Ein Österreicher an der Spitze einer der ältesten Institutionen der EU

Oliver Röpke, Präsident des Europäischen Wirtschafts- und Sozialausschusses (EWSA)
Man nehme: Vertreter aus den 27 EU-Staaten, von Arbeitnehmer- und Arbeitgeberverbänden, von der Zivilgesellschaft und NGOs, bringe sie alle unter ein Dach – und hat dann als Ergebnis so etwas wie eine EU im Miniaturformat.
Mit einer Einschränkung: Gesetze kann der Europäische Wirtschafts- und Sozialausschuss (EWSA) weder vorschlagen noch durchsetzen.
„Aber wir beraten und geben Stellungnahmen ab – etwa, wenn es darum geht, die sozialen Rechte in Europa zu stärken oder die Wettbewerbsfähigkeit unserer Wirtschaft zu forcieren“, sagt Oliver Röpke.
Der 52-jährige Jurist aus Wien wurde vor Kurzem zum Präsidenten der EWSA gekürt – und folgt in dieser Funktion wiederum einer Österreicherin, Christa Schweng, nach.
Eine der größten Herausforderungen für den in Brüssel seit 20 Jahren bestens vernetzten Oliver Röpke: Außerhalb des EU-Viertels in der belgischen Hauptstadt kennt den Wirtschafts- und Sozialausschuss der EU nahezu niemand.
Und das, obgleich der EWSA mit fast 65 Jahren eine der ältesten Institutionen der Europäischen Union ist.
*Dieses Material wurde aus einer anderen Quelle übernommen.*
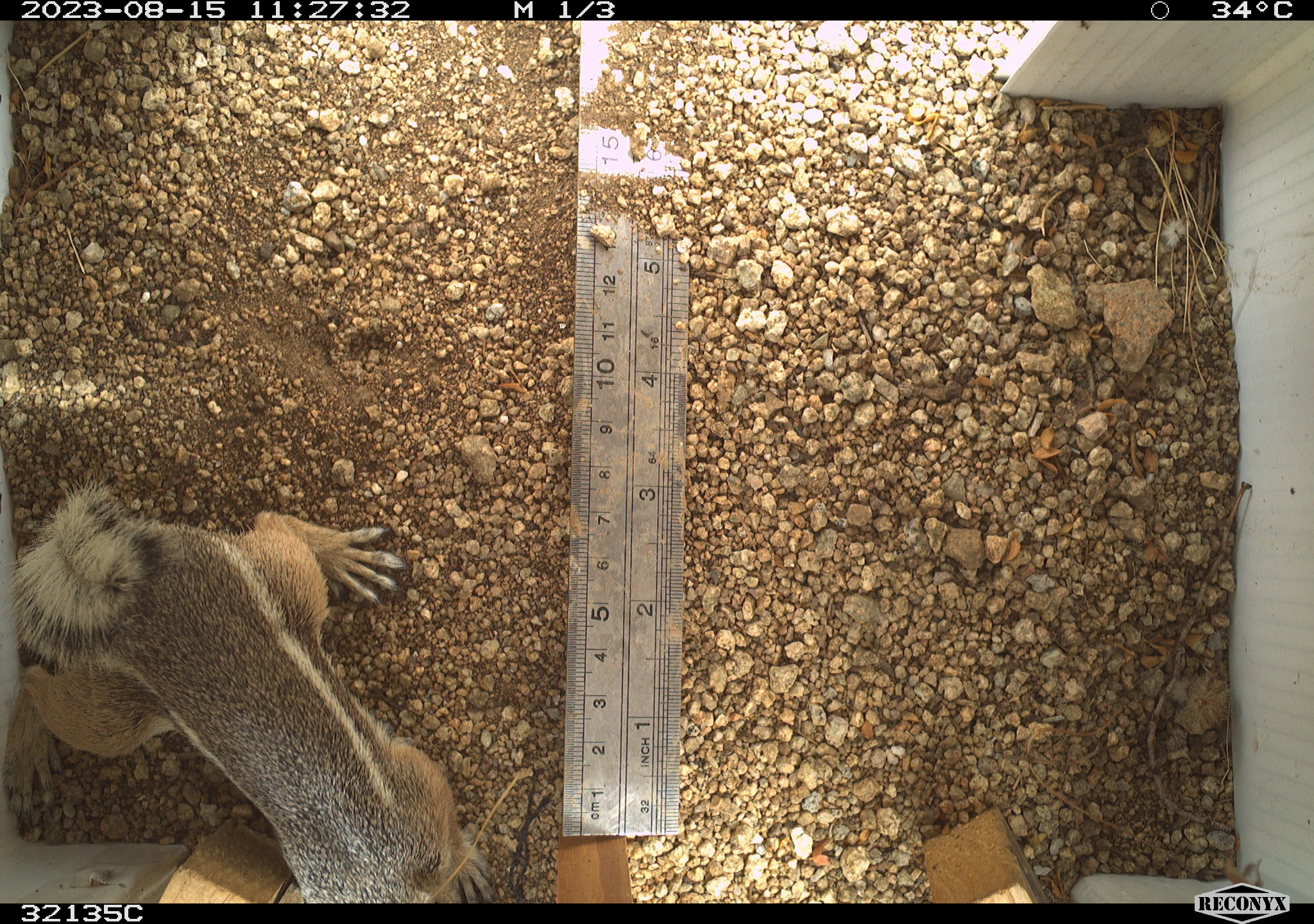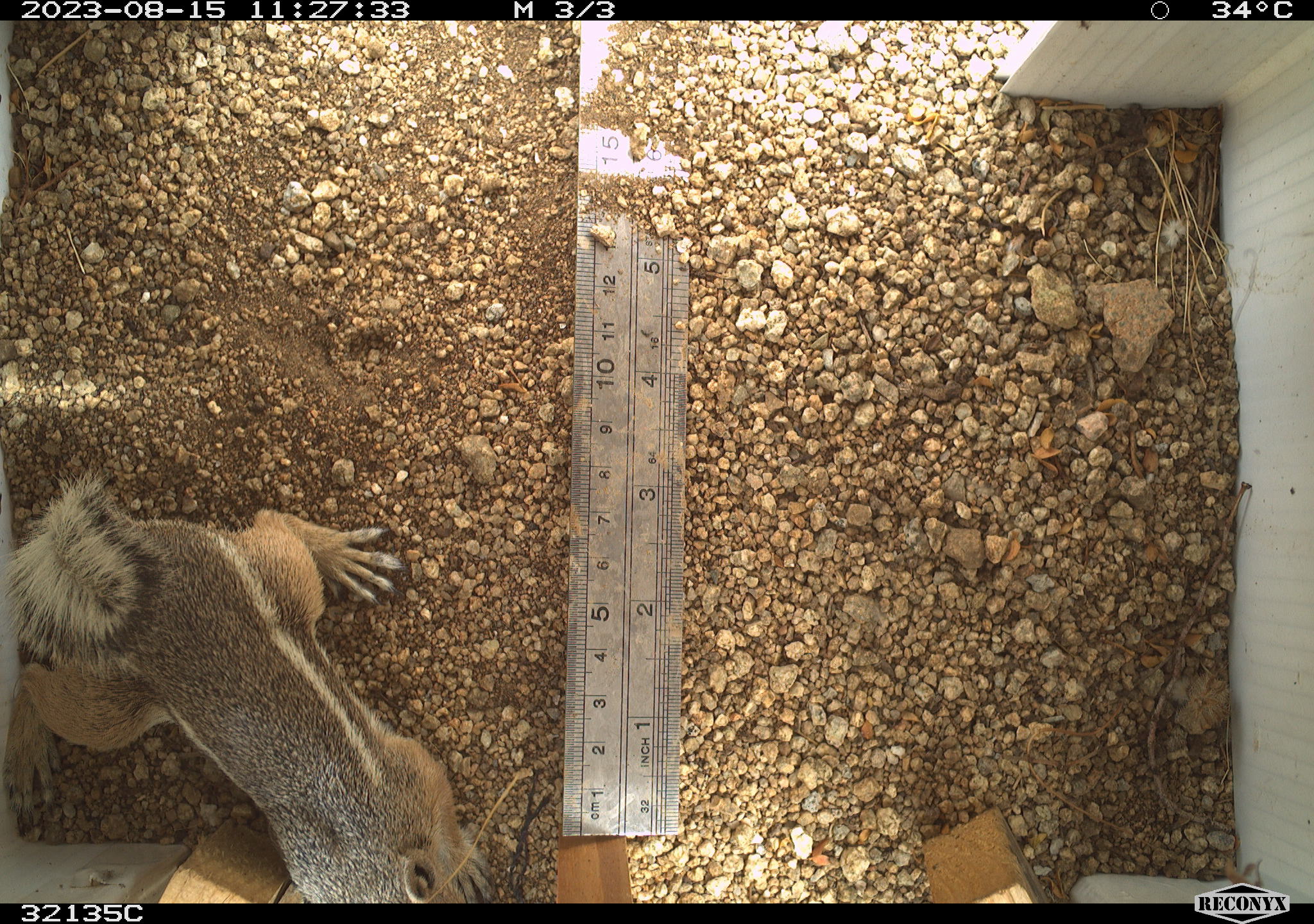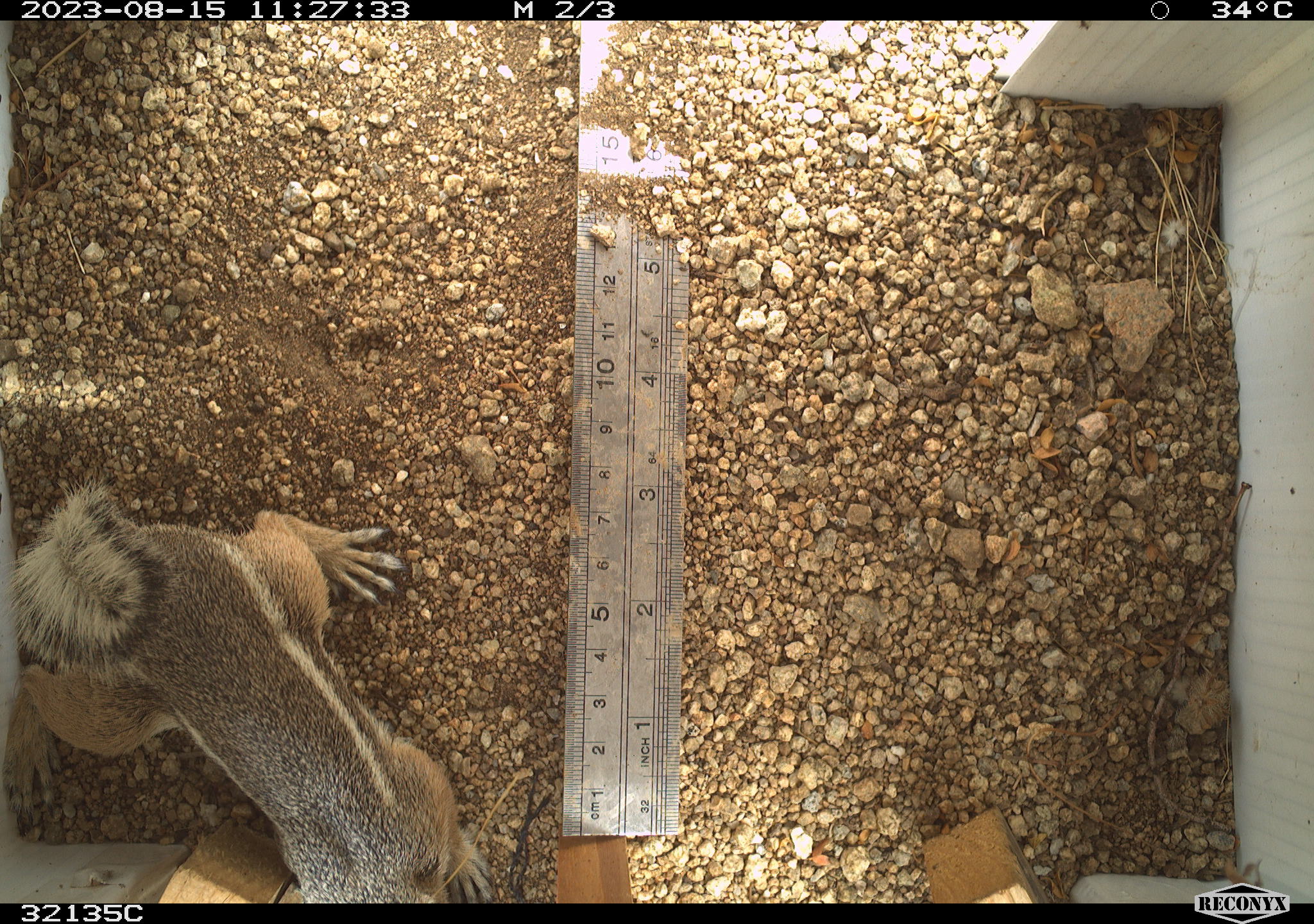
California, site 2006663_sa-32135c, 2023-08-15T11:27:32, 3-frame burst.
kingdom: Animalia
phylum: Chordata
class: Mammalia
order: Rodentia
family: Sciuridae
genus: Ammospermophilus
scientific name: Ammospermophilus leucurus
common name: white-tailed antelope squirrel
Hat doch jemand von ihm gehört, wird er auch noch oft belächelt: Verstaubt sei das Haus mit seinen knapp 600 Mitarbeitern, ist an Kritik zu hören. Und angesichts der großen Player in der riesigen Brüsseler Gesetzgebungsmaschine – wie etwa Kommission, Regierungen, EU-Parlament oder Lobbyisten – sei der EWSA nur ein kleines Licht.
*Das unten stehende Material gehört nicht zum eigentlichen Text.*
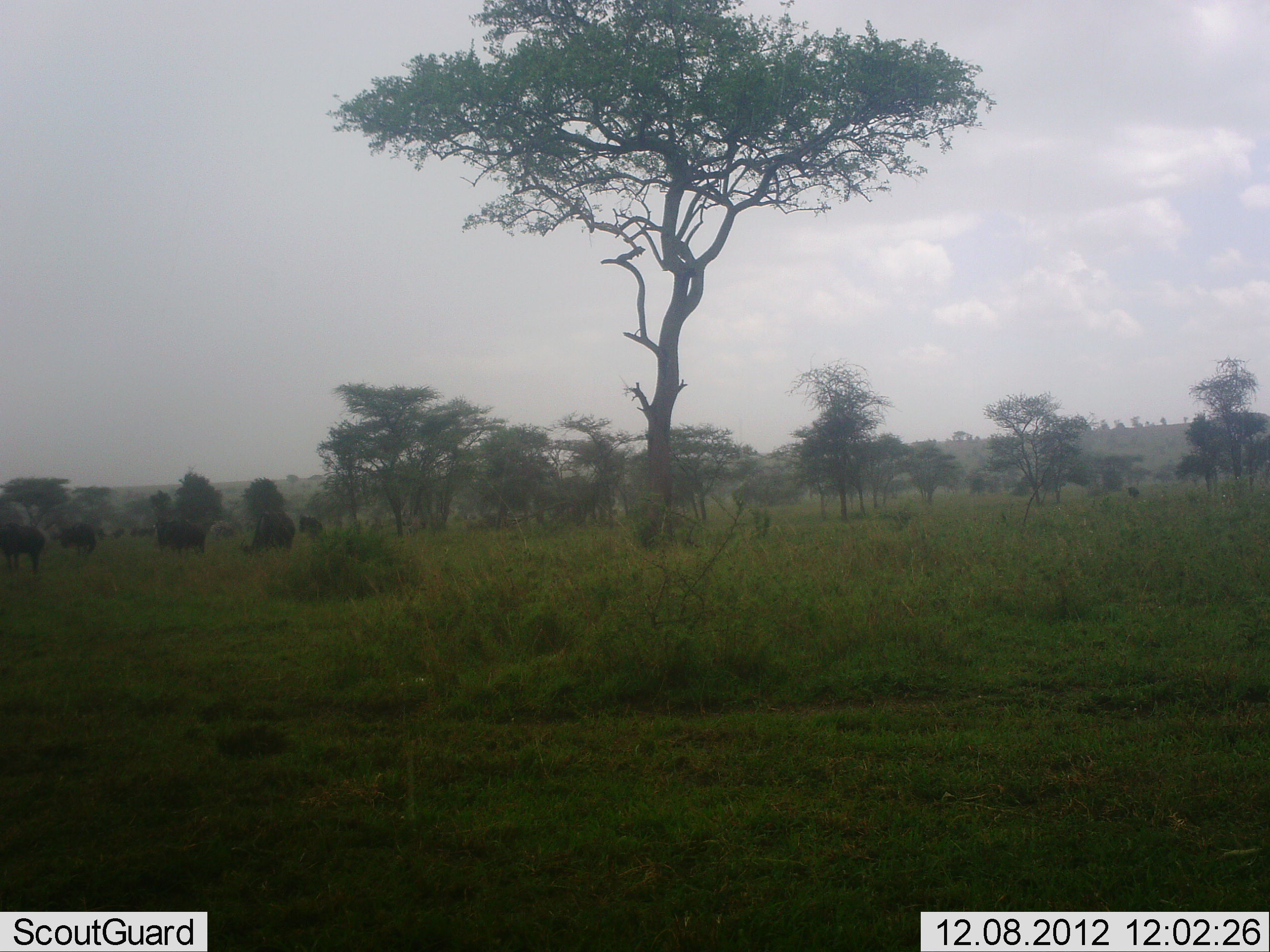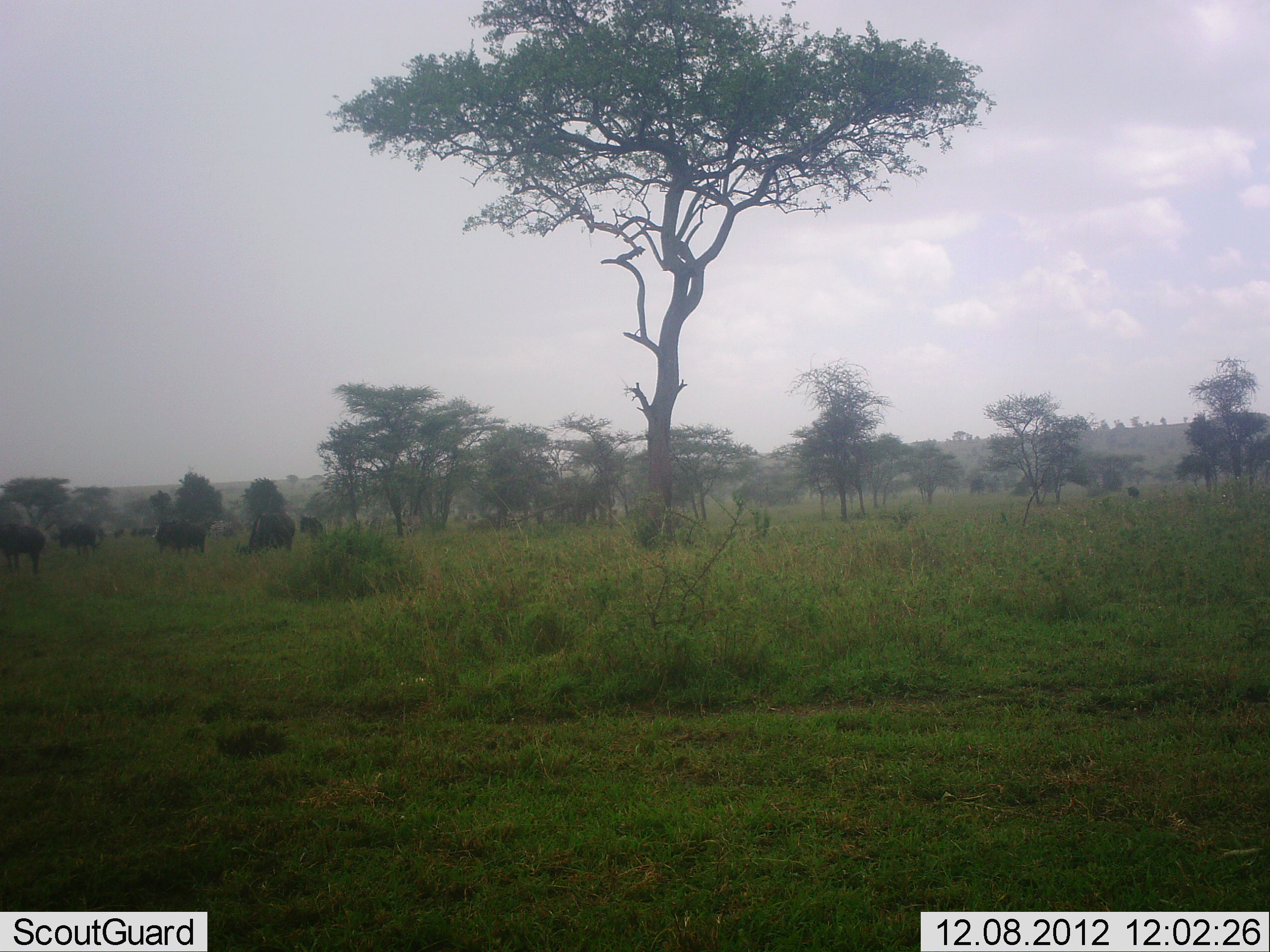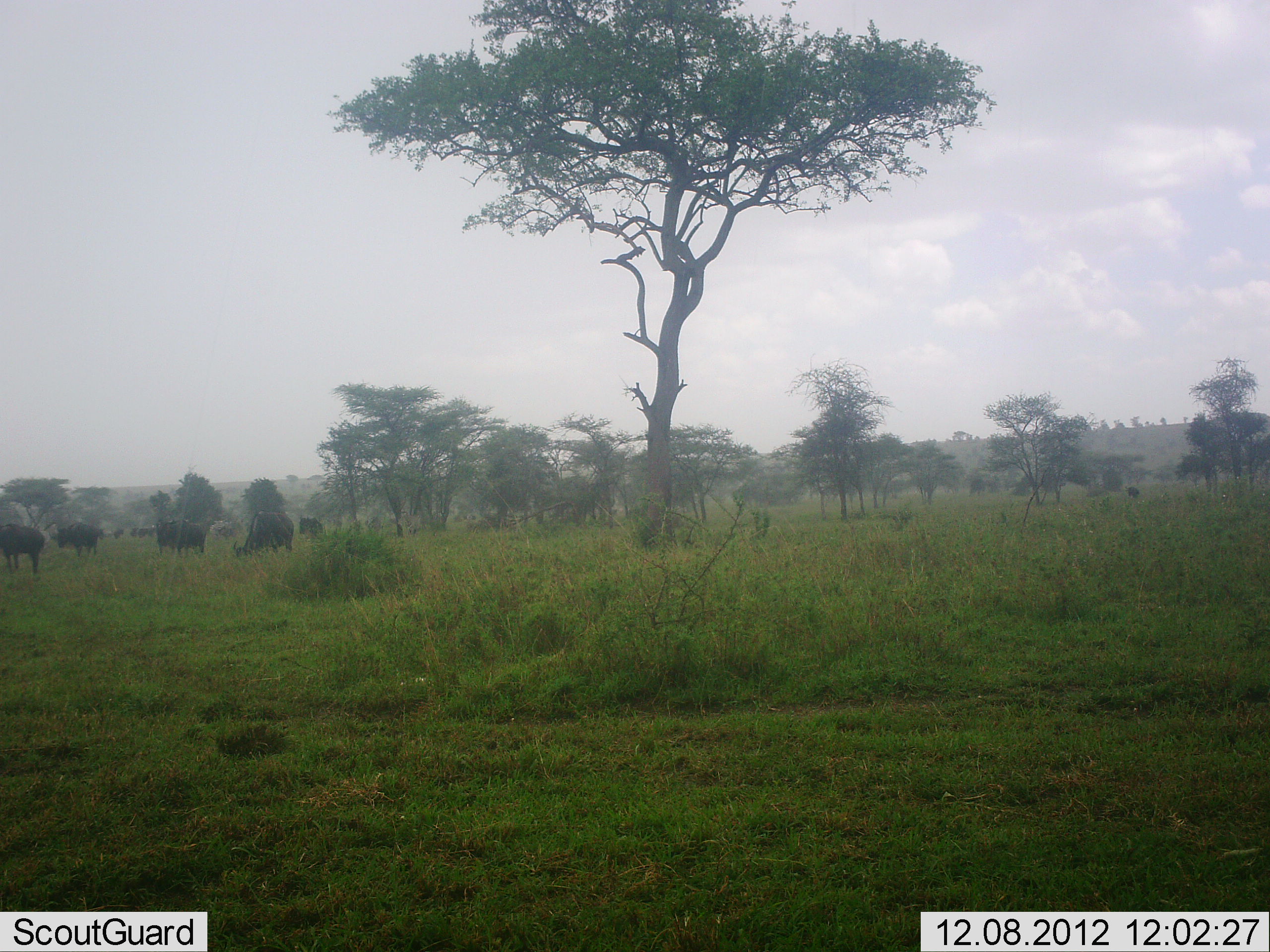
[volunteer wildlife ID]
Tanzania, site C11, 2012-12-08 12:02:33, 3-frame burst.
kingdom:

Das will Röpke so nicht gelten lassen. „Wir sind das einzige Gremium, das hier die Zivilgesellschaft vertritt. Wenn es uns nicht geben würde, hätten vielleicht viele Arbeitgeber oder Gewerkschafter oder NGOs aus einigen EU-Ländern hier keine Stimme.“
Gesundheitsunion
Die Kernarbeit des EWSA: Über fast alle Gesetzesvorschläge der EU-Kommission werden Stellungnahmen abgegeben – mit Mehrheitsbeschluss. Oder es werden Forderungen erarbeitet – wie etwa nach der Gründung einer EU-Gesundheitsunion.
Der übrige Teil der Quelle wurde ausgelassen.